〇気楽家有楽が稽古で披露した落語は『野ざらし』の一節である。
「浅草弁天山から打ち出す暮陸奥の鐘。いんにこもって、ものすごくボーン……」
〇気楽家一門は独特なネーミングである。気楽家有楽、雅楽、苦楽、墜落、イラクと作中では登場した。墜落を演じたのは『柳家さん生』、イラクは『柳家さん光』である。
〇気楽家有楽を演じたのは、『梅野泰靖』氏である。刑事コロンボでは、犯人役として3度登場した『ロバート・カルプ』氏の声優を担当していた。
〇独演会のロケ地は、『府中の森芸術劇場』である。
まとめ
第3シーズンの開幕エピソードでございます。新キャラ・西園寺くんが正式加入となった本作品。第2シーズンの芳賀刑事のように、事件捜査の件から古畑警部補が浮いてしまわない仲介役ではなく、古畑警部補に代わり事件の解説を行ったり、今泉くんの出番が徐々に減ってきてしまうなど悲しい一面もあります。
トリックに関しては、やはりどこかしら破綻しているような気もします。

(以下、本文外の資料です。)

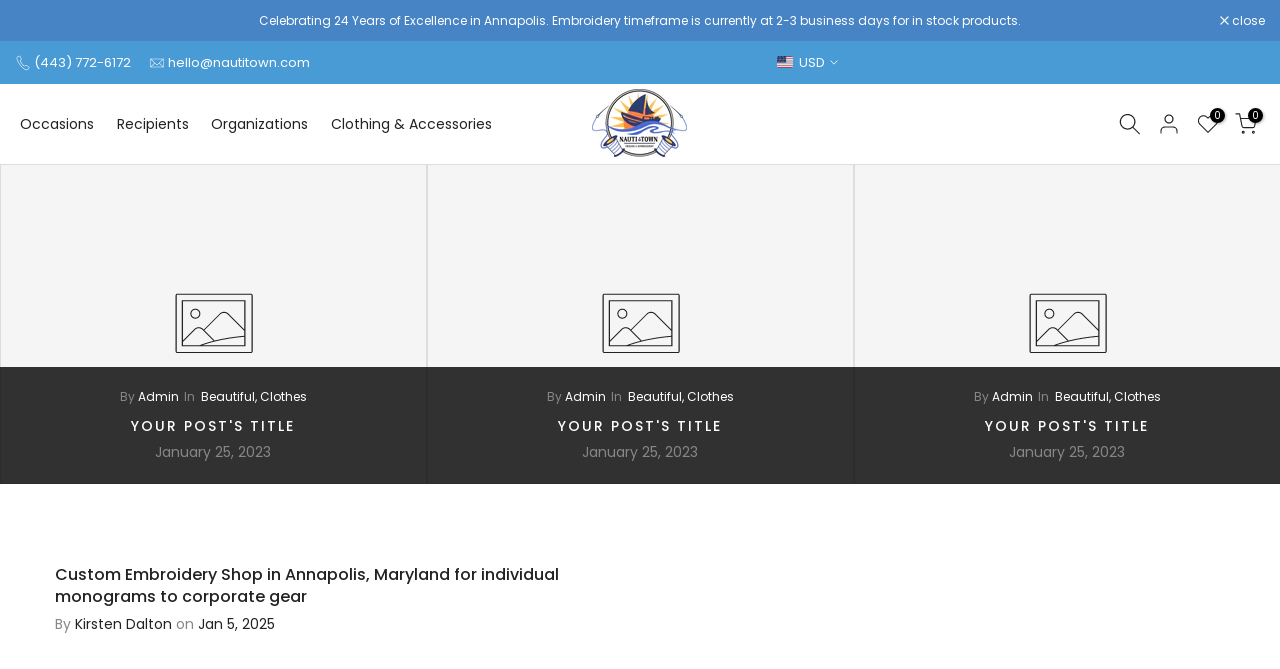

--- FILE ---
content_type: text/css
request_url: https://nautitown.com/cdn/shop/t/16/assets/kg-custom.css?v=92842259863866249701723185550
body_size: -752
content:
#cwsMenuDesktop > .cwsMenu {
    position: static;
}
#cwsMenuMobile .cwsmobile-menubar-toggle .mb-icons svg.cwsmenu-open {
    stroke: #000;
}
#cwsMenuMobile .cwsmobile-menubar-toggle .mb-text {
    color: #000;
    display: none;
}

『被害者を師匠の稽古に自分の身代わりに参加させる』のは、目が悪い師匠ではありますが、さすがに会話ぐらいはしないものでしょうか。仮にも甥っ子ですので、師匠よしっかりしてくれ! あえて身代わりに気が付いており、その後の事件展開から庇っていたのかも知れませんけど……。
また、被害者が目の前で『煮干し』を握りしめていました。何らかの意図があるのではないかと回収しなかったのもお粗末な犯人ではありますが、想像以上に血が出てしまったので気が動転してしまったとしましょう。
脚本的には、落語にかけた『トリック』と『ダイニングメッセージ』に絞っていった結果ではないかと思います。犯人の性格などもそれに合わせ、古典落語を知らないのでダイニングメッセージの重要性を見逃すなど上手く伏線が張られております。
なんといってもこのエピソードで見どころなのは、『梅野泰靖』さん演じる師匠の存在感でした。解決編では古畑vs犯人という構図がほとんどで、そこに3人目が最後まで加わることは稀(逆トリックなどで加わることがあるが途中で退席)でした。
犯行の動機となった犯人の心情や思いに対し、師匠が返す言葉。
「何も殺すことはねぇじゃねぇか」
ここからもう少し続くのですが、ぜひ見返してみてください。功を焦る弟子に対しての師匠の思いが伝わります。その後の一門引き連れて……の件は、個人的にやり過ぎな感じもしないでもないです。仮にも弟子・苦楽が亡くなっているのに扱いの差。悲しいよ、あたしゃ‼
師匠と弟子との絆を最後に持っていくことで、うまく締めくくられたラストにも見えます。
以上、『若旦那の犯罪』でした。